**Alıştırma metni**
# # # #
[?- H. 1259 (1843)]

Karaman’ın yetiştirdiği âlim ve müderris.

Karaman’ın Başkal’a (Başkışla) nâhiyesine tabi’ Özdemir karyesinde dünyaya geldi.

Bir yörük çocuğu olan Mustafâ, ilk delikânlılık çağlarında köylerinin davar çobanı imiş ve “kızıl çoban” adıyla anılırmış. Bir gün Göksu Vadisi’ndeki Pamukluk mevkiinde davarlarını otlatıp, akşam karanlığında köye girdiğinde birkaç ailenin davarlarında eksiklik varmış. Davarları eksik olan kişiler Mustafâ’ya epeyce sıkıntı çektirmişler. Bu duruma çok üzülen küçük Mustafâ, bu işin kendisine münasip olmadığına kanaât getirmiştir.

İlk tahsiline Karaman’da başladı, Hadim’de Şehit Ahmed Efendi’den icâzet aldı.

Doğduğu karyeye izâfeten “Özdemirî” lakâbıyla anılırsa da boyunun uzun olmasından dolayı “Uzun Hoca” olarak da bilinirdi.

Konya’da İstanbul Caddesi üzerinde, eski Fenni Fırın civarında, hâlen faal olan Diğin Camii’nin bitişiğindeki medresenin banisi idi. Bu sebeple bu medrese “Özdemirî/ Uzun Hoca Medresesi” olarak anılmaktadır.

Bu medrese, daha sonra müderrisliğini yapan Başaralızâde İbrâhim Hakkı Efendi tarafından genişletilerek yeniden ihya edildi.
# # # #
**Görev amacı**
Alıştırma metninde "İlk tahsiline Karaman’da" ifadesinden "yeniden ihya edildi." ifadesine kadar olan bölümü, "Başaralızâde İbrâhim Hakkı Efendi" yerine "İbrâhim Hakkı Efendi" koyarak güncelleyin ve yeniden yazın. Yalnızca alıştırma metnindeki bilgilere dayanın.

**Gösterilen kayıtlar**
# # # #
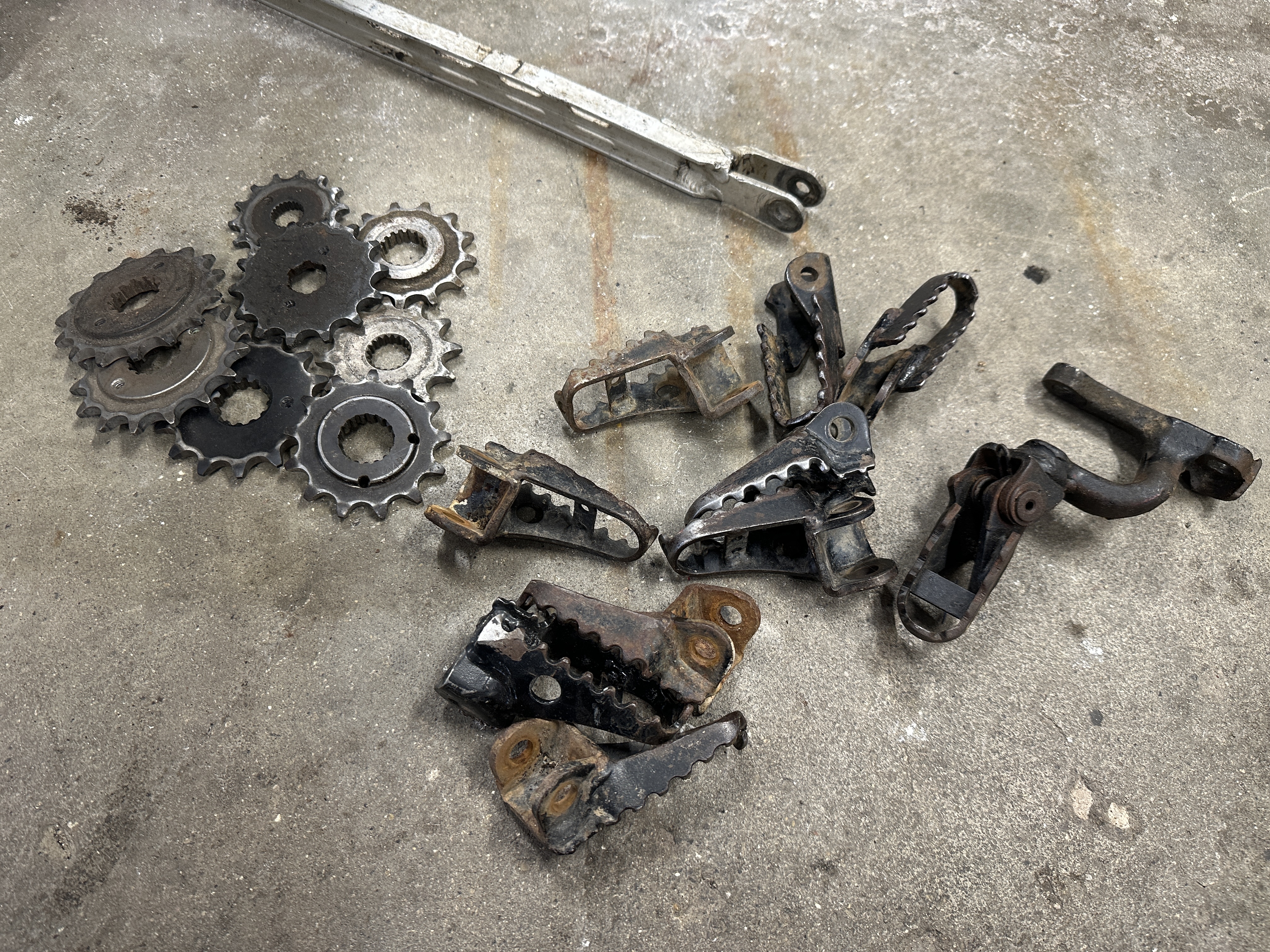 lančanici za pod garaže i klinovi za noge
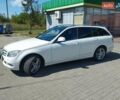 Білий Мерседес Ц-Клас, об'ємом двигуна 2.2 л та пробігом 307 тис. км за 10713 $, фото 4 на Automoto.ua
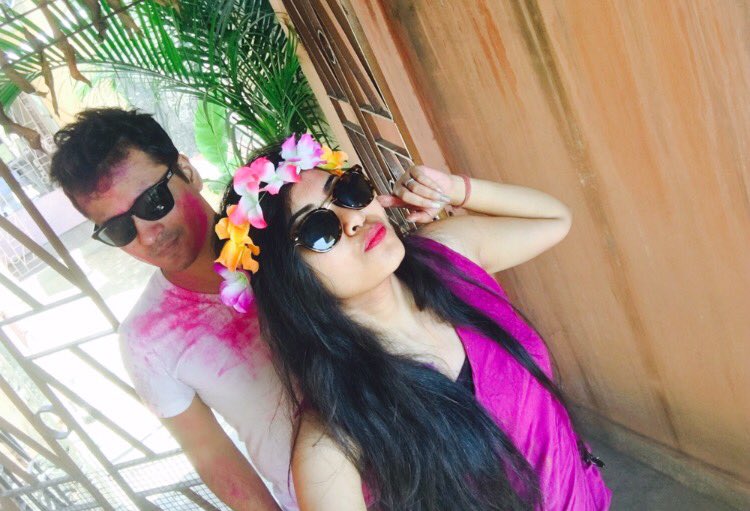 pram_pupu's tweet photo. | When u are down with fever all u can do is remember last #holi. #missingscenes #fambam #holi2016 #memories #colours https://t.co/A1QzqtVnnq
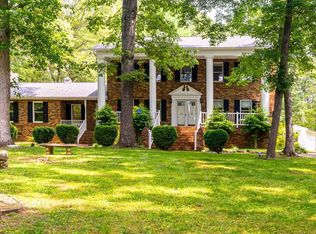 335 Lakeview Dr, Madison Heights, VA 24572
# # # #
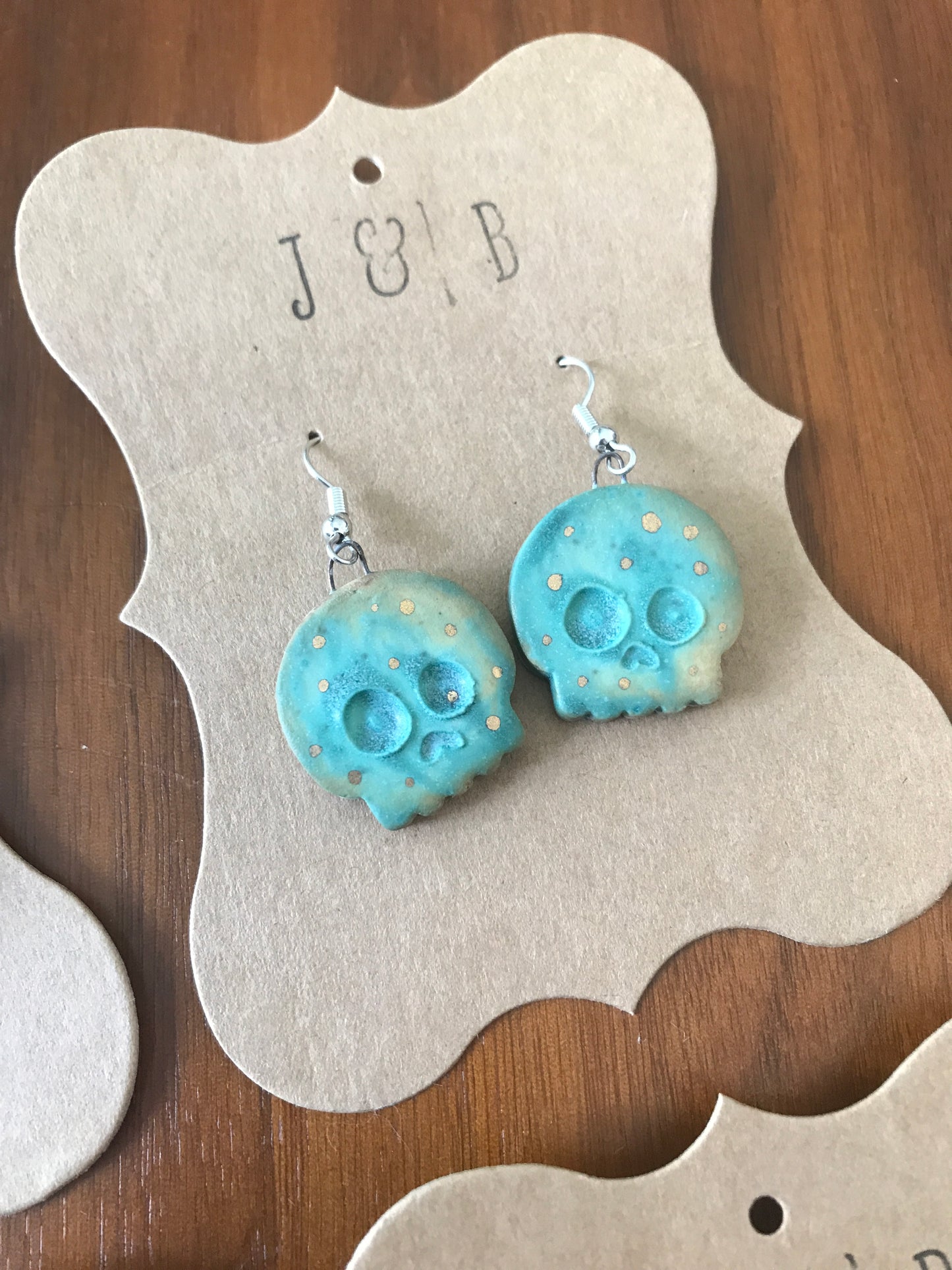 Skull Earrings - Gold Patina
# # # #
**Görev çıktısı**
İlk tahsiline Karaman’da başladı, Hadim’de Şehit Ahmed Efendi’den icâzet aldı.

Doğduğu karyeye izâfeten “Özdemirî” lakâbıyla anılırsa da boyunun uzun olmasından dolayı “Uzun Hoca” olarak da bilinirdi.

Konya’da İstanbul Caddesi üzerinde, eski Fenni Fırın civarında, hâlen faal olan Diğin Camii’nin bitişiğindeki medresenin banisi idi. Bu sebeple bu medrese “Özdemirî/ Uzun Hoca Medresesi” olarak anılmaktadır.

Bu medrese, daha sonra müderrisliğini yapan İbrâhim Hakkı Efendi tarafından genişletilerek yeniden ihya edildi.